→ Objective
Lay out the material between the lines holding "From the scene" and "How far from the camera origin", inclusive, as a Markdown table with the columns Row and Line. Number each row and leave out blank lines.

→ Excerpted records
** START **

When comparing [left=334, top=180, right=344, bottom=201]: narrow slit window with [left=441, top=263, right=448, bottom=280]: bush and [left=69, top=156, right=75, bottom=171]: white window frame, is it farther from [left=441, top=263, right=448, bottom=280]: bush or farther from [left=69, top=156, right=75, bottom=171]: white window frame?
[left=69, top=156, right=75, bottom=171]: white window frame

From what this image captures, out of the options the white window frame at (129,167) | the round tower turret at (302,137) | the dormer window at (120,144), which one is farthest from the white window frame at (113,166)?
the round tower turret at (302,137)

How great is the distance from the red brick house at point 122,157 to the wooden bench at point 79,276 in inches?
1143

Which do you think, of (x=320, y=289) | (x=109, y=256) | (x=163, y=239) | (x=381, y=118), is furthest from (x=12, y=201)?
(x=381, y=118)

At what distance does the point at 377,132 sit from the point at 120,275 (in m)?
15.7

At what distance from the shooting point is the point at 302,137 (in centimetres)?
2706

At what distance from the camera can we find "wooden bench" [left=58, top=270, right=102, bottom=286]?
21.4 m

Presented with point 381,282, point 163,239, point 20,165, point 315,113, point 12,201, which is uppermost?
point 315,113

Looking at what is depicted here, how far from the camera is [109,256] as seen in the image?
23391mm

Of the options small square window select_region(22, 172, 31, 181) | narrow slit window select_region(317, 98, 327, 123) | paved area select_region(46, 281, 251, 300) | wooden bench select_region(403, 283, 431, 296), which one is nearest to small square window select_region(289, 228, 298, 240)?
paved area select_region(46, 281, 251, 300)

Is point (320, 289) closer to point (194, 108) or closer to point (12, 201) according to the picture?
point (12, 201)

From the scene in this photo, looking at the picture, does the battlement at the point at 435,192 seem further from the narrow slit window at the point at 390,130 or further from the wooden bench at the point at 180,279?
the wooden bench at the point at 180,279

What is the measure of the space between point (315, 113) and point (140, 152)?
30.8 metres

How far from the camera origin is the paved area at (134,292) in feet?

** END **
** START **

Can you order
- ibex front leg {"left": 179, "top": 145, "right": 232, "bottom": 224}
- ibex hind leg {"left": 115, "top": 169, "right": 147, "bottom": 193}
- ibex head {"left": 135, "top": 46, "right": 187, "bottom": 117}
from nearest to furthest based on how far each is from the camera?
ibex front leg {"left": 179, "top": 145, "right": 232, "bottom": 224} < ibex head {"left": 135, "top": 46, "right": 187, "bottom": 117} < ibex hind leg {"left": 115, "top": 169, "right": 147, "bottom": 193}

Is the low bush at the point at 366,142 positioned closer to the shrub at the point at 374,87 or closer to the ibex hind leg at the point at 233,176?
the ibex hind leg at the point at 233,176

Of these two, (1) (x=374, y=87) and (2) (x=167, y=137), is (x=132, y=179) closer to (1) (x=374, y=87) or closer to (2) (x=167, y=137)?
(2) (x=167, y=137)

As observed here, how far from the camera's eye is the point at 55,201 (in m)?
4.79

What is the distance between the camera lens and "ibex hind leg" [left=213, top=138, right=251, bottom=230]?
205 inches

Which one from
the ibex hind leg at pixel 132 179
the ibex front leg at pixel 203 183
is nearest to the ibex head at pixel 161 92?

** END **
** START **

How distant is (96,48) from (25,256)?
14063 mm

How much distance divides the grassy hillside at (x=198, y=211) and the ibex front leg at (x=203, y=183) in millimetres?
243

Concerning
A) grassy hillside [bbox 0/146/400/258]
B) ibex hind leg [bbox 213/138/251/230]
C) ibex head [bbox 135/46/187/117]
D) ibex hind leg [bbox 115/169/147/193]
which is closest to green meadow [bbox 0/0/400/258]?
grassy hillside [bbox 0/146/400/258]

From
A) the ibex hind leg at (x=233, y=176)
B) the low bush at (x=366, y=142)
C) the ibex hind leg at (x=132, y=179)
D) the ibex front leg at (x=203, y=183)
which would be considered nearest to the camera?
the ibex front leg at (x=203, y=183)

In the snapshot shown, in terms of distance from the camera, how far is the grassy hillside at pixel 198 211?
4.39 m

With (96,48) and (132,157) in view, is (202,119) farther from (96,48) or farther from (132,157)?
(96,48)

** END **

→ Written solution
| Row | Line |
|---|---|
| 1 | From the scene in this photo, looking at the picture, does the battlement at the point at 435,192 seem further from the narrow slit window at the point at 390,130 or further from the wooden bench at the point at 180,279? |
| 2 | the wooden bench at the point at 180,279 |
| 3 | What is the measure of the space between point (315, 113) and point (140, 152)? |
| 4 | 30.8 metres |
| 5 | How far from the camera origin is the paved area at (134,292) in feet? |